Swinging my chair around, Moose buttons up his suit and jerks his head toward the exit. Everyone gawks at the stranger in the room, but it’s Luna that lingers on him the longest. She remembers him.
Good.
“Moose is my driver.” I’ve caused enough bullshit tonight. Everyone probably should have left me to get drunk in my hole.
Vaden laughs under his breath. “That’s one way to put him.”
“—and as you all may know, his father once worked for Dad.” I turn back to him. “What’s wrong?”
“Can’t get hold of your parents.” He adjusts his suit. “Any of them.” There’s shuffling around the table before I dismiss Mooseout of the room. His head dips between his shoulders, his eyes find Luna at the last second. He warms. “Hello, kiddo.”
Tapping on my dad’s number, the phone rings but doesn’t connect. The same thing on Mom’s.
“What is it?” Halen asks, and I look up in time to catch the lines in the middle of her brows deepen. “Priest!”

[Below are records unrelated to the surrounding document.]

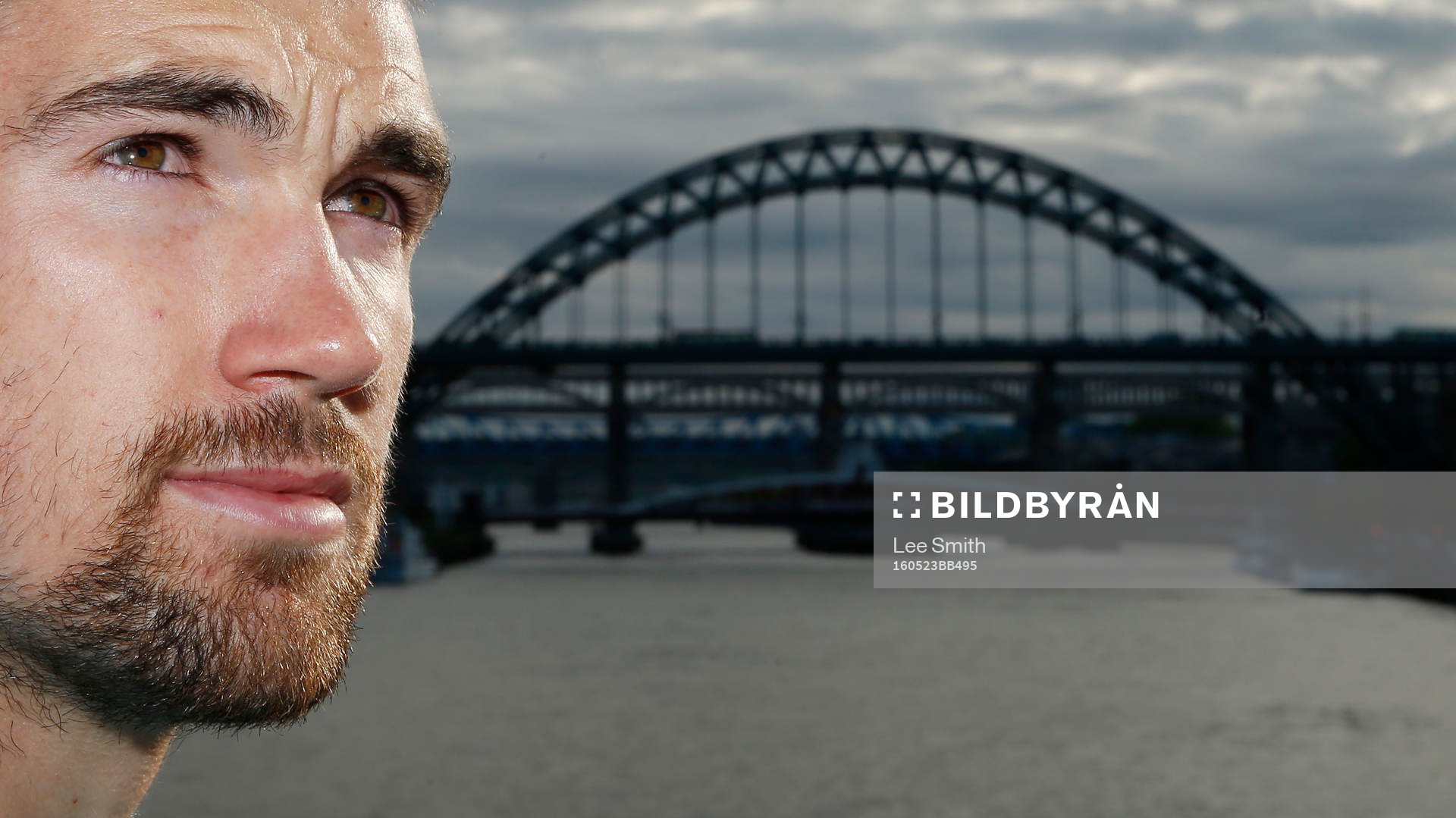  Britain Football Soccer - Australia Press Conference - Malmaison Hotel, Newcastle - 23/5/16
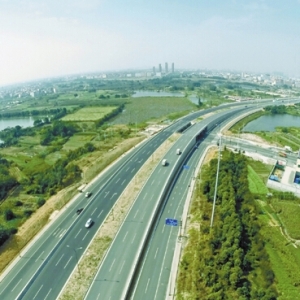 �x�����ζ¡����꽻����һ���������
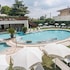 hotel quisisana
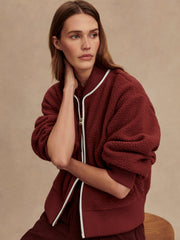 New Maroon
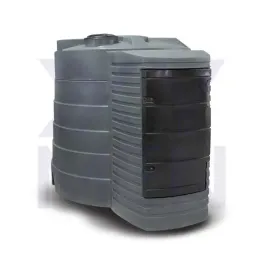 zbiornik-na-olej-napedowy-metria-5000l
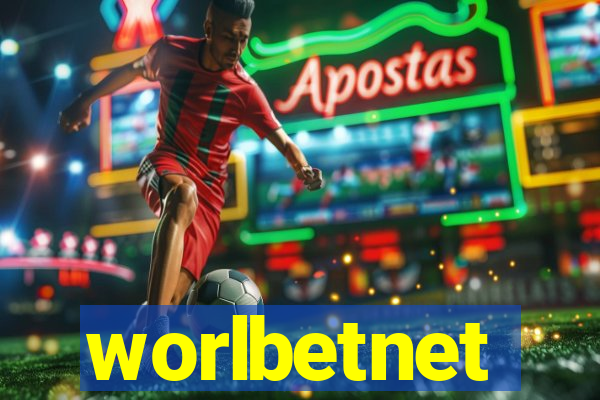 worlbetnet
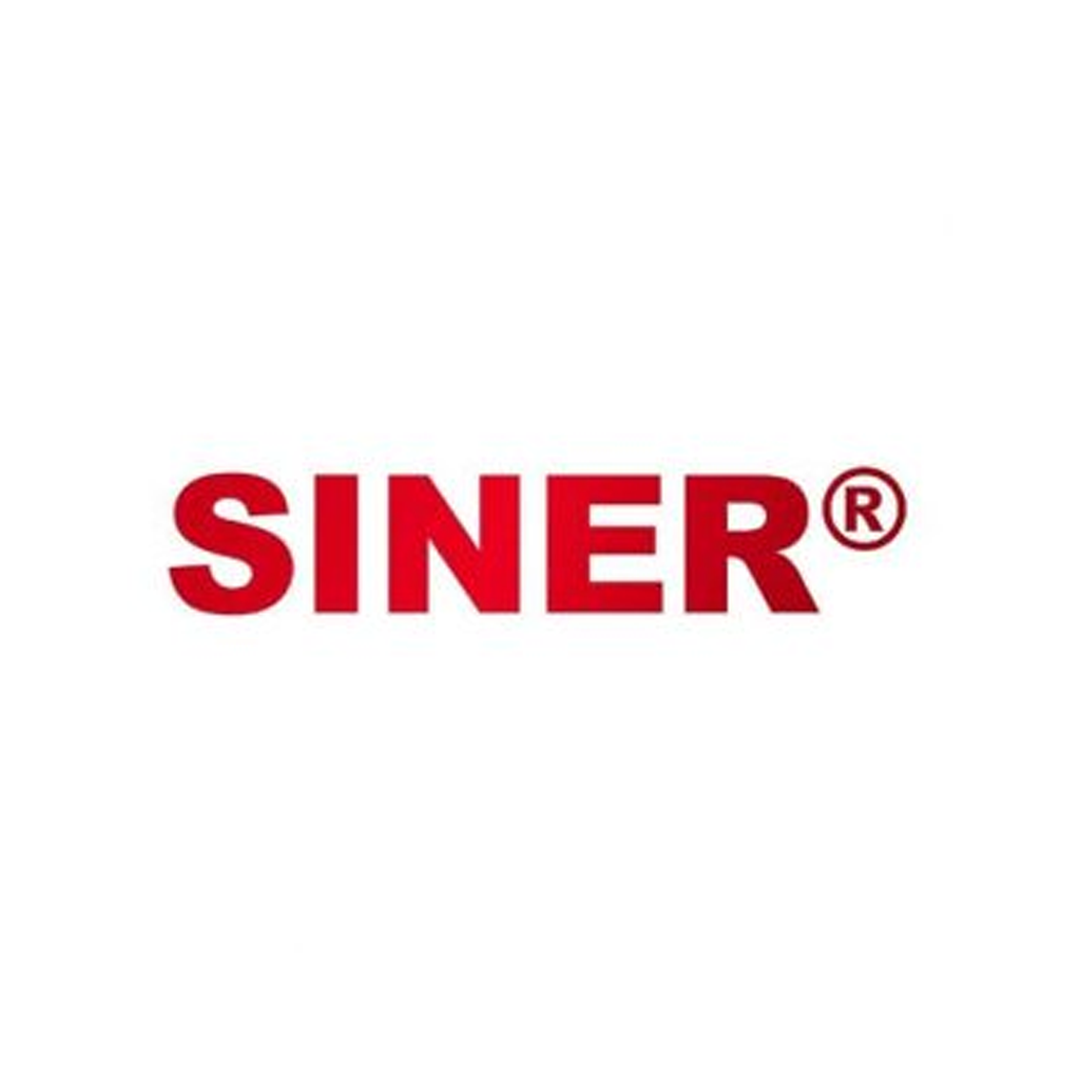 Sinner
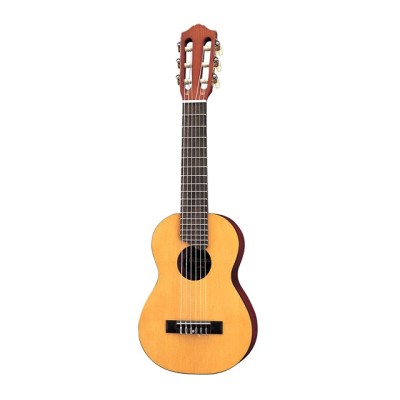 Guitalele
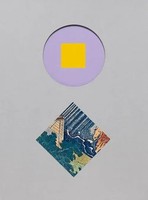 Carol Bove | Katherine Brinson | Englisch | Taschenbuch | 2026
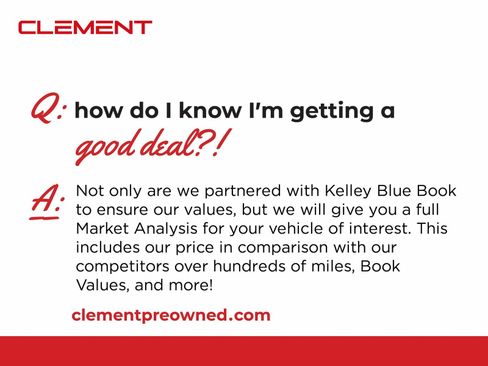 Used 2024 Chevrolet Malibu LT image 50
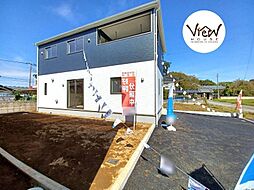 群馬県邑楽郡千代田町大字赤岩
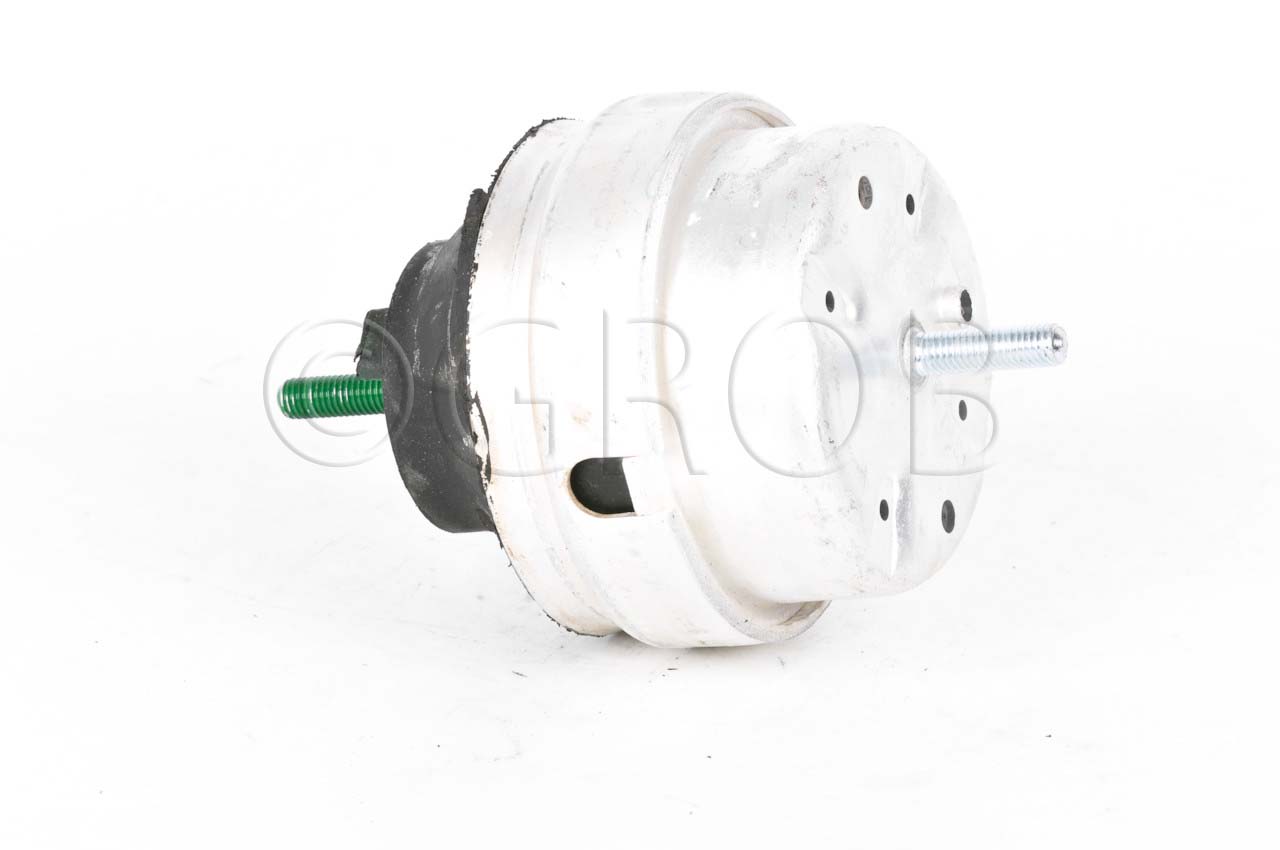 Soporte Motor Front. Der. A4 96-01 Passat 98-05 Passat 98-05 Passat 98-98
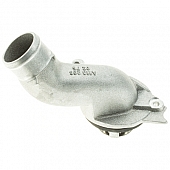 MotorRad/ CST Thermostat 989189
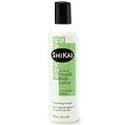 ShiKai Cucumber Melon Hand and Body Lotion, 8 Ounce - 6 per case.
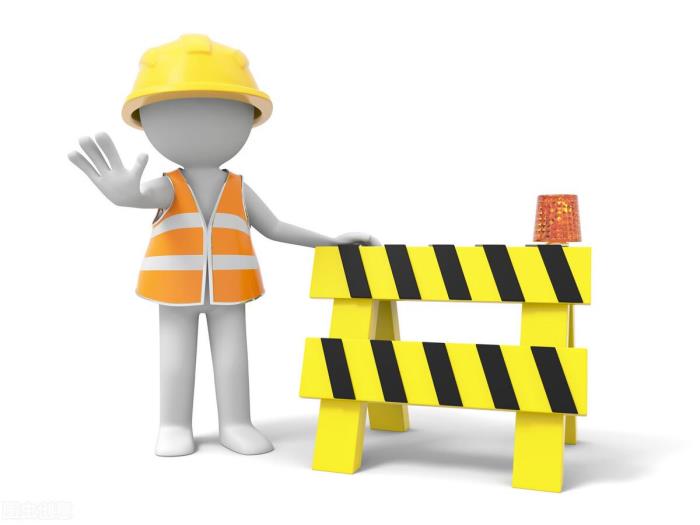 安全口号（安全口号大全经典简短）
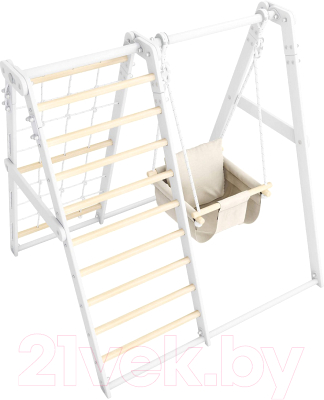 Игровой комплекс Romana E1 / 03.20.04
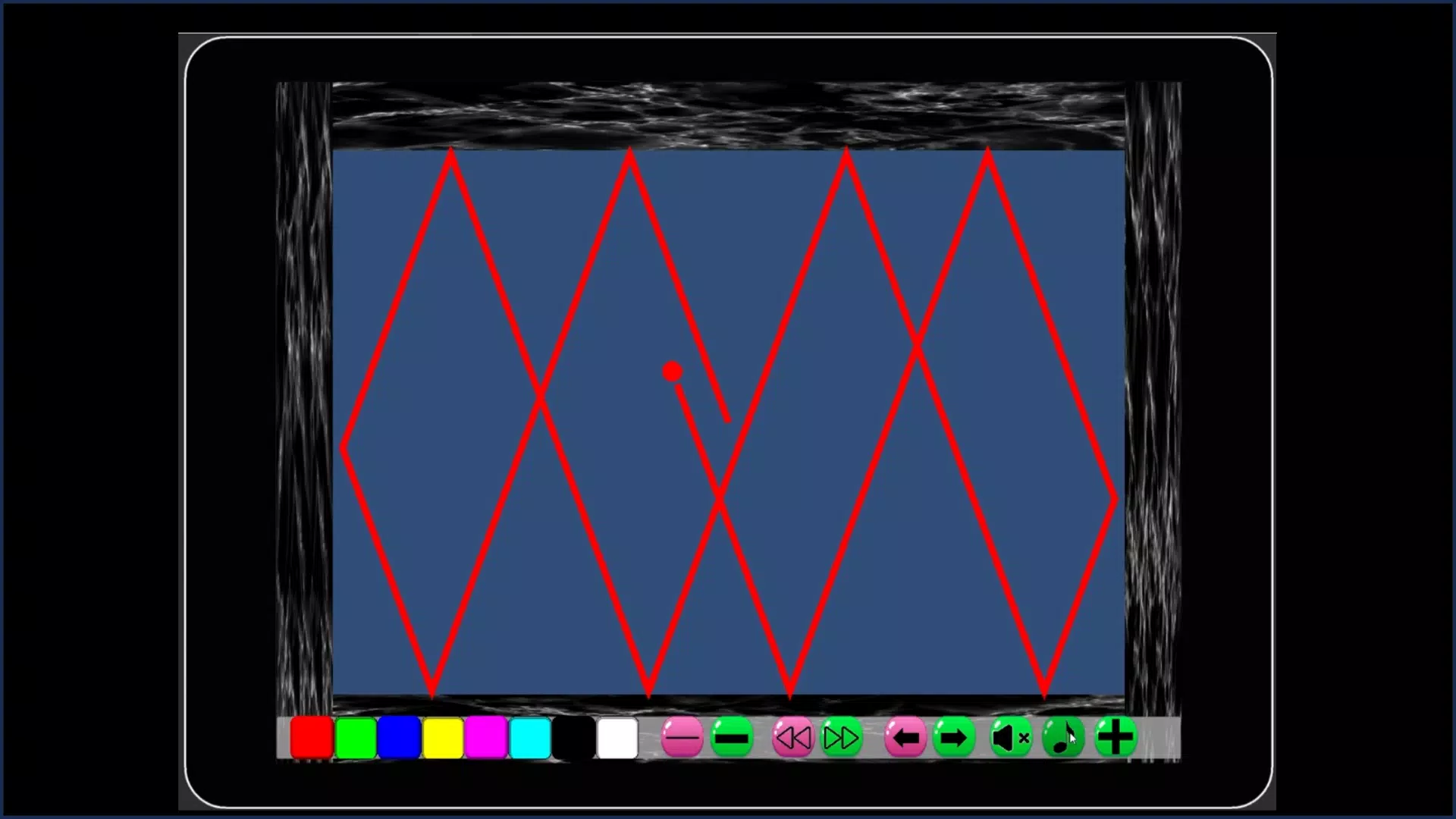 Line Patterns Скриншот 1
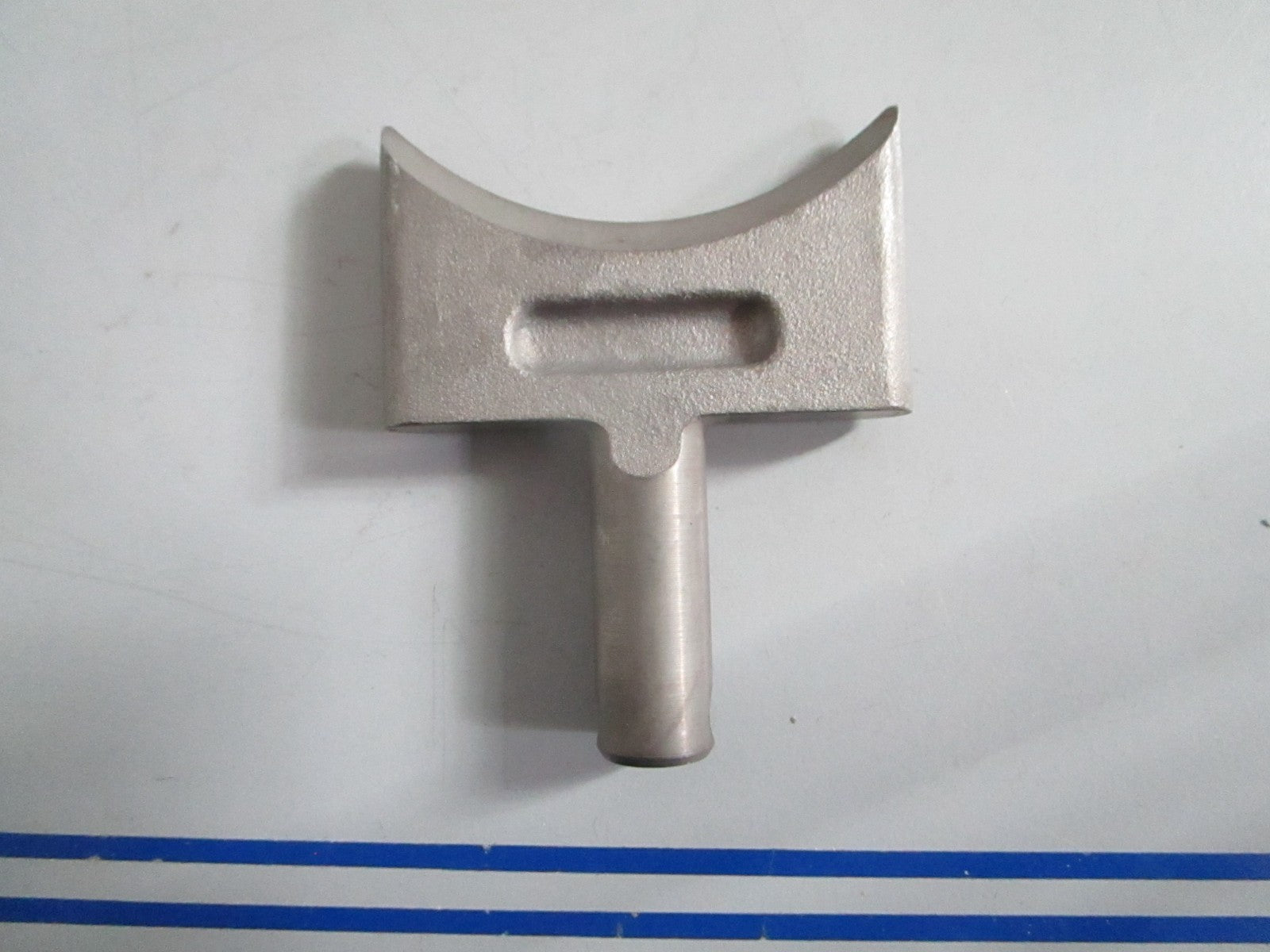 NEW OEM 3006-028 11254-88J11 Arctic Cat Suzuki Exhaust Valve 0820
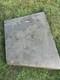 Land Rover Series 1 One 80 Bonnet Green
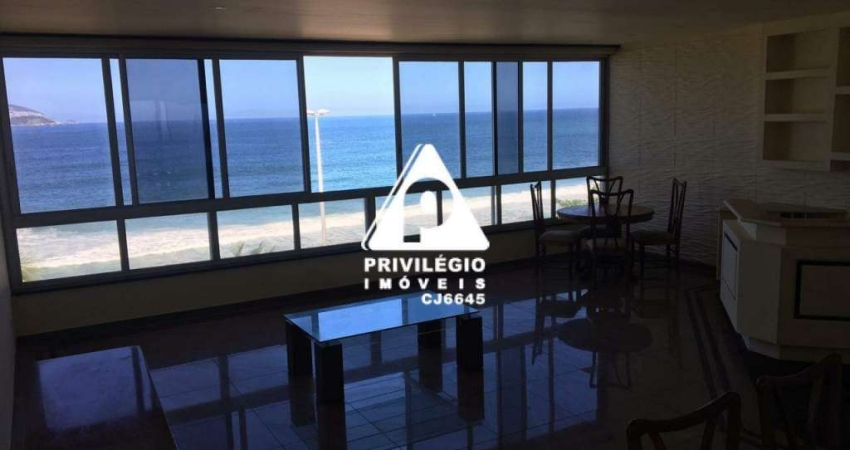 Delfim Moreira, vista e localização espetacular.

“I don’t know.” My feet carry me to the other side of the room as I wait for the elevator to light. Moose stands beside quiet, almost at my height and with shoulders as large.
“This isn’t like them to not answer.” His voice is low.
“I know,” I grumble, stepping into the elevator. It’s not until we’re back outside and when Halen pulls away in her Skyline that I notice the white MC20. Flared and dropped, it’s what I would own if I was to roll in Euro.
Luna’s blonde hair catches in the wind, her steps directed right toward the waxen weapon.